§ Records for processing
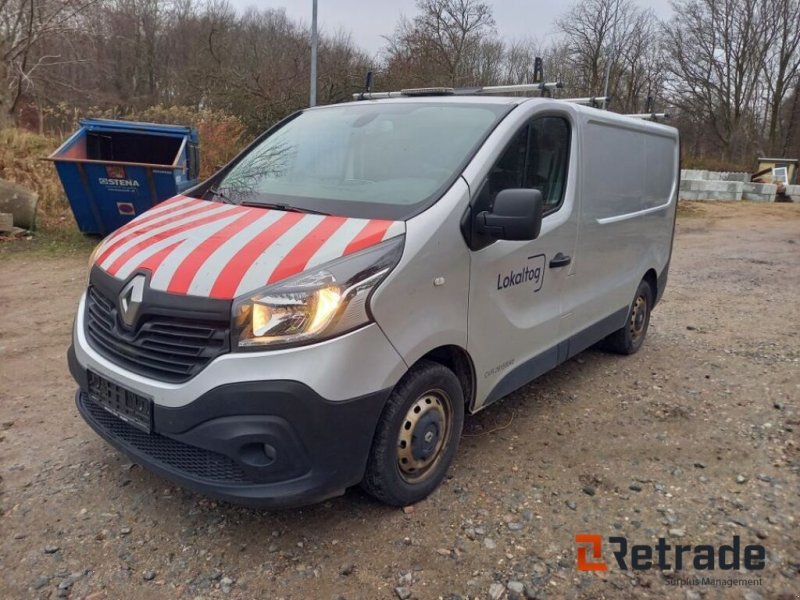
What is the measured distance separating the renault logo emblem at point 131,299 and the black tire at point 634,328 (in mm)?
3801

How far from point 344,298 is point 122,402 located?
111cm

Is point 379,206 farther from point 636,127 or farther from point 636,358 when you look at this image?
point 636,358

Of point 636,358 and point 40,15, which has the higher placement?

§ What is needed
Extract every line of the material from the one holding "Is point 379,206" through the very end, both included, and reproduce them word for word.

§ Result of the exercise
Is point 379,206 farther from point 636,127 or farther from point 636,358 when you look at this image?
point 636,358

Of point 636,358 and point 40,15, which has the higher placement?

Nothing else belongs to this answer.